Task to complete:
Please write out, word for word, the stretch of the blog post on science fiction and prediction from "Science fiction isn't" through "changes a lot.".

Reading passage:
++++++++++++++++++++

Tuesday, March 24, 2015

Now Let Us Praise Some SF Prediction: Privacy and Philosophy (9 June 2013)

      In her introduction to the 1976 reissue of her book, The Left Hand of Darkness, Ursula K. Le Guin denies that she, or most SF authors, are into prediction: "Prediction is the business of prophets, clairvoyants, and futurologists. It is not the business of novelists. A novelist's business is lying." Le Guin, though, thinks novels particularly and fiction generally can earn their keep because, paradoxically, fictions are not just complex and convoluted lies but also thought experiments that can tell us important truths about current society and may be useful, on occasion, in thinking about truths for the future.

      Kurt Vonnegut, Jr., approached the issue with the metaphor and image of artists as canaries: "I sometimes wondered what the use of any of the arts was. The best thing I could come up with was what I call the canary in the coalmine theory of the arts. This theory says that artists are useful to society because they are so sensitive. They are super-sensitive. They keel over like canaries in poison coal mines long before more robust types realize that there is any danger whatsoever."

     Science fiction isn't very good at prediction because, as Le Guin notes, it's into extrapolating current trends — and history indeed consists of the continuation of most current trends, but also the occasional weirdo change, frequently (and ironically here), a scientific and/or technological change that changes a lot.

++++++++++++++++++++

Information provided:
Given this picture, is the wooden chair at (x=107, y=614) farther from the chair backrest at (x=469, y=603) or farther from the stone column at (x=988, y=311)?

++++++++++++++++++++

Task response:
Science fiction isn't very good at prediction because, as Le Guin notes, it's into extrapolating current trends — and history indeed consists of the continuation of most current trends, but also the occasional weirdo change, frequently (and ironically here), a scientific and/or technological change that changes a lot.